Aside from using graphic novel discourse (GND) as a tool for understanding and co-creating meaning with participants, GND is a minimally chartered yet legitimate tool for researchers to share knowledge with peers (Galman, 2009). For researchers constructing and disseminating knowledge, the use of GND as a dialogic communication tool embraces the post-structuralistic philosophies of Foucault, Bourdieu, and other post-modernists in that GND allows for multiple understandings to be presented simultaneously. In Spiegelman’s Maus (1973), Spiegelman presents the Holocaust as it affects humanistic domains of relationships, economy, and education, by representing the ordinary events of family dinners, dating, working, and school. Not only are events presented contiguously in GND, ordinary events in multiple domains are presented juxtaposed; the reader is forced to perceive the significance of each event as it relates and influences other events.
In the sample of Maus included here, Spiegelman draws a father having a conversation with his son. Although the father-son relationship is explored in the text, the visual aspect of GND simultaneously exposes readers to many binary oppositions. For example, Spiegelman challenges the viewer to balance imprisonment with freedom, by illustrating tattooed numbers on the father’s forearm as he grips an ordinary stationary bike.
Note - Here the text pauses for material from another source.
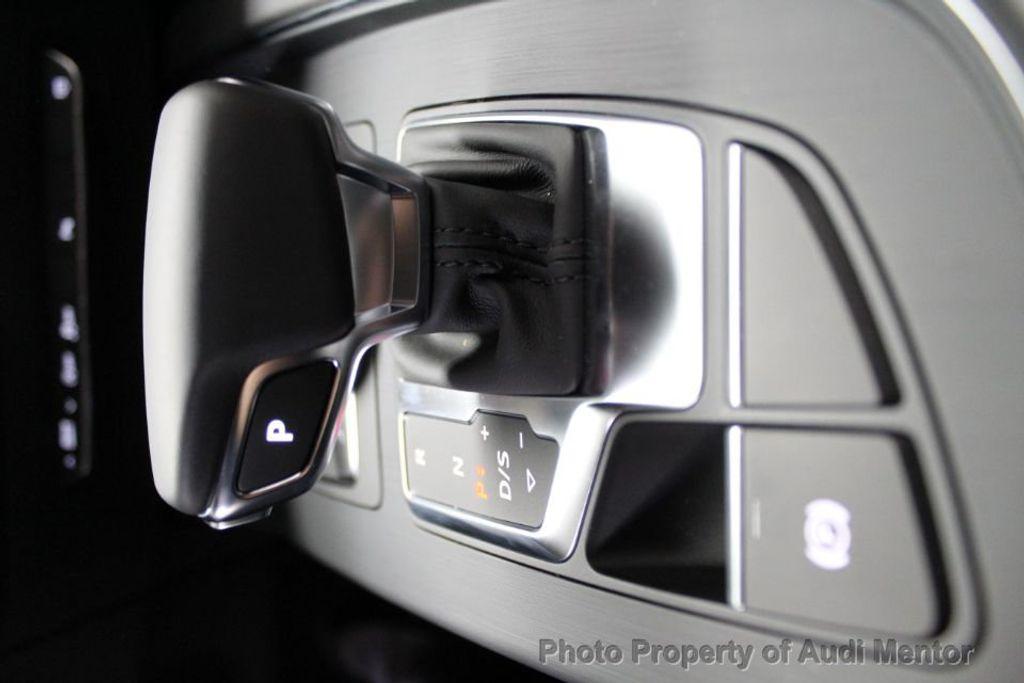 2019 Audi A5 Cabriolet 2.0 TFSI Premium Plus - 18691277 - 13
And, without words or overt judgement, Spiegelman forces the reader to contemplate how the two generations drastically differ in their values of life and health, by framing the young son smoking within the arms of his father, who is working to maintain health. Consider also the wealth of story and meaning Spiegelman implicitly shares through a simple drawing of a dress shoe on an exercise bike. Through these drawings, the reader understands more than the relationship as portrayed in the text alone; the reader understands that the structure and nature of the relationship between father and son cannot be understood without also understanding the context of being a Holocaust survivor trying to live an ordinary life. The reader is left to contemplate, why is health so important to this Holocaust survivor? Why is he exercising in dress shoes? How have his experiences influenced his views of financial stability?
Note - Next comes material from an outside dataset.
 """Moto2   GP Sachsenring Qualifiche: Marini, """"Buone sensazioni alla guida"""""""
20th Century cubism was an attempt to capture multiple three-dimensional perspectives within a single two-dimensional space. While each perspective was correct, or “true”, their juxtaposition on a canvas illuminated their differences. Cubists like Picasso had a talent for celebrating ordinary objects like a guitar or a woman’s face, by acknowledging and representing diverse facets of how a guitar or a woman can be understood differently, by different people, simultaneously. GND can be used in the same manner. Qualitative researchers are faced with a similar challenge of acknowledging and representing the diverse facets of a topic of study, capturing multiple ontologies and arranging them, creating new knowledge. If done well, the new multifaceted knowledge will, as Rhianna sings, shine bright like a diamond.